[BEGIN RECORDS FOR THIS TASK]
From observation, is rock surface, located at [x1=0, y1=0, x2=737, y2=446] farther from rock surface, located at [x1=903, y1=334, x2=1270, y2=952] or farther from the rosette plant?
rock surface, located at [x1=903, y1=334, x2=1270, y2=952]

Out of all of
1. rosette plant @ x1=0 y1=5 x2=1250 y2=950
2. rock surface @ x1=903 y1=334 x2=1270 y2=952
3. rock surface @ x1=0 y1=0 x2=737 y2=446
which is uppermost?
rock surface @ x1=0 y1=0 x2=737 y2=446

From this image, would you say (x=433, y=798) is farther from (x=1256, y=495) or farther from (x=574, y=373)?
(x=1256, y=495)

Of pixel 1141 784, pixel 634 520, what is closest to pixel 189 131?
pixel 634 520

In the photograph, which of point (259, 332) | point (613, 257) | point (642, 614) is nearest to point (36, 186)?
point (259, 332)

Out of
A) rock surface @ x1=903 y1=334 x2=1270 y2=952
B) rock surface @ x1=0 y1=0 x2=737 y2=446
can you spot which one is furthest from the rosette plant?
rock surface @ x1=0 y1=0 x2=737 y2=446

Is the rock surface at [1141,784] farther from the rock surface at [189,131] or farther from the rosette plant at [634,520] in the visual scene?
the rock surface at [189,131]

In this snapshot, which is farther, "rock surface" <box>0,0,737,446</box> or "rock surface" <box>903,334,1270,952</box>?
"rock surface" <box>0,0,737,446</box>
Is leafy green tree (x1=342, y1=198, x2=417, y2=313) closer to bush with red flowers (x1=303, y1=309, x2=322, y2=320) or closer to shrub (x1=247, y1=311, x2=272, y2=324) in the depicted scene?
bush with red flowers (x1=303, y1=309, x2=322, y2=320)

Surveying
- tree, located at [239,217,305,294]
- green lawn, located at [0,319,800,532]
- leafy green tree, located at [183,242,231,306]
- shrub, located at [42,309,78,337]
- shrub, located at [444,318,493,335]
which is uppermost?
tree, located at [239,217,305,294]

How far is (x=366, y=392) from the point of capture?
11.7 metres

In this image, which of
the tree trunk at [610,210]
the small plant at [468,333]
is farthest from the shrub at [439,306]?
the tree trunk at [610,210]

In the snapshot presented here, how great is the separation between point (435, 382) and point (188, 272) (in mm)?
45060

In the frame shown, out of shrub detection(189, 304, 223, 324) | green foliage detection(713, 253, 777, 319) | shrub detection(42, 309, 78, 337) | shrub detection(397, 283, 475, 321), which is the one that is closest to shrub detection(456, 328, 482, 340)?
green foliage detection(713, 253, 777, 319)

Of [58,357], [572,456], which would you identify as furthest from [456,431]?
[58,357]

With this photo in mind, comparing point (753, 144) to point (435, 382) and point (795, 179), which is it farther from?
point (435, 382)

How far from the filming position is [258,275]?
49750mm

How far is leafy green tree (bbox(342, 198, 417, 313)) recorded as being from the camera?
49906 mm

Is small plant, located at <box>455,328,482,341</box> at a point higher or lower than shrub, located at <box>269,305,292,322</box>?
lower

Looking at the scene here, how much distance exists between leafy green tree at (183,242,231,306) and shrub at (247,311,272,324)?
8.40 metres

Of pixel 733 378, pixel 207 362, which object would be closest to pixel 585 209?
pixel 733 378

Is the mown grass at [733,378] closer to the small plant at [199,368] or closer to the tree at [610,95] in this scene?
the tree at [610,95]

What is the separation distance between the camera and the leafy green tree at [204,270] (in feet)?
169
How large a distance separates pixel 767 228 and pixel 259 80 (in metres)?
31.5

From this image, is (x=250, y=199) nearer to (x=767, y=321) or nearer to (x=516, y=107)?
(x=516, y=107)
[END RECORDS FOR THIS TASK]
DESCRIPTION OF THE TASK:
Transcribe the whole listing exactly.

PROBLEM SOLUTION:
From observation, is rock surface, located at [x1=0, y1=0, x2=737, y2=446] farther from rock surface, located at [x1=903, y1=334, x2=1270, y2=952] or farther from the rosette plant?
rock surface, located at [x1=903, y1=334, x2=1270, y2=952]

Out of all of
1. rosette plant @ x1=0 y1=5 x2=1250 y2=950
2. rock surface @ x1=903 y1=334 x2=1270 y2=952
3. rock surface @ x1=0 y1=0 x2=737 y2=446
which is uppermost?
rock surface @ x1=0 y1=0 x2=737 y2=446

From this image, would you say (x=433, y=798) is farther from (x=1256, y=495) or farther from (x=574, y=373)?
(x=1256, y=495)

Of pixel 1141 784, pixel 634 520, what is closest to pixel 189 131?
pixel 634 520

In the photograph, which of point (259, 332) | point (613, 257) | point (642, 614) is nearest to point (36, 186)?
point (259, 332)

Out of
A) rock surface @ x1=903 y1=334 x2=1270 y2=952
B) rock surface @ x1=0 y1=0 x2=737 y2=446
can you spot which one is furthest from the rosette plant?
rock surface @ x1=0 y1=0 x2=737 y2=446

Is the rock surface at [1141,784] farther from the rock surface at [189,131] or farther from the rosette plant at [634,520] in the visual scene?
the rock surface at [189,131]

In this snapshot, which is farther, "rock surface" <box>0,0,737,446</box> or "rock surface" <box>903,334,1270,952</box>?
"rock surface" <box>0,0,737,446</box>
Is leafy green tree (x1=342, y1=198, x2=417, y2=313) closer to bush with red flowers (x1=303, y1=309, x2=322, y2=320) or closer to shrub (x1=247, y1=311, x2=272, y2=324) in the depicted scene?
bush with red flowers (x1=303, y1=309, x2=322, y2=320)

Surveying
- tree, located at [239,217,305,294]
- green lawn, located at [0,319,800,532]
- leafy green tree, located at [183,242,231,306]
- shrub, located at [42,309,78,337]
- shrub, located at [444,318,493,335]
which is uppermost?
tree, located at [239,217,305,294]

How far is (x=366, y=392) from the point of capture?
11.7 metres

In this image, which of
the tree trunk at [610,210]
the small plant at [468,333]
is farthest from the shrub at [439,306]?
the tree trunk at [610,210]

In the snapshot presented here, how great is the separation between point (435, 382) and point (188, 272) (in mm)?
45060

In the frame shown, out of shrub detection(189, 304, 223, 324) | green foliage detection(713, 253, 777, 319) | shrub detection(42, 309, 78, 337) | shrub detection(397, 283, 475, 321), which is the one that is closest to shrub detection(456, 328, 482, 340)?
green foliage detection(713, 253, 777, 319)

Of [58,357], [572,456], which would you identify as furthest from [456,431]?
[58,357]

With this photo in mind, comparing point (753, 144) to point (435, 382) and point (795, 179), which is it farther from?
point (435, 382)

How far from the filming position is [258,275]?
49750mm

How far is leafy green tree (bbox(342, 198, 417, 313)) recorded as being from the camera?
49906 mm

Is small plant, located at <box>455,328,482,341</box> at a point higher or lower than shrub, located at <box>269,305,292,322</box>?
lower

Looking at the scene here, how much distance exists between leafy green tree at (183,242,231,306) and shrub at (247,311,272,324)?
8.40 metres

Of pixel 733 378, pixel 207 362, which object would be closest to pixel 585 209?
pixel 733 378

Is the mown grass at [733,378] closer to the small plant at [199,368] or closer to the tree at [610,95] in this scene?
the tree at [610,95]

What is the separation distance between the camera and the leafy green tree at [204,270] (in feet)?
169
How large a distance separates pixel 767 228 and pixel 259 80 (in metres)?
31.5

From this image, is (x=250, y=199) nearer to (x=767, y=321) or nearer to (x=516, y=107)?
(x=516, y=107)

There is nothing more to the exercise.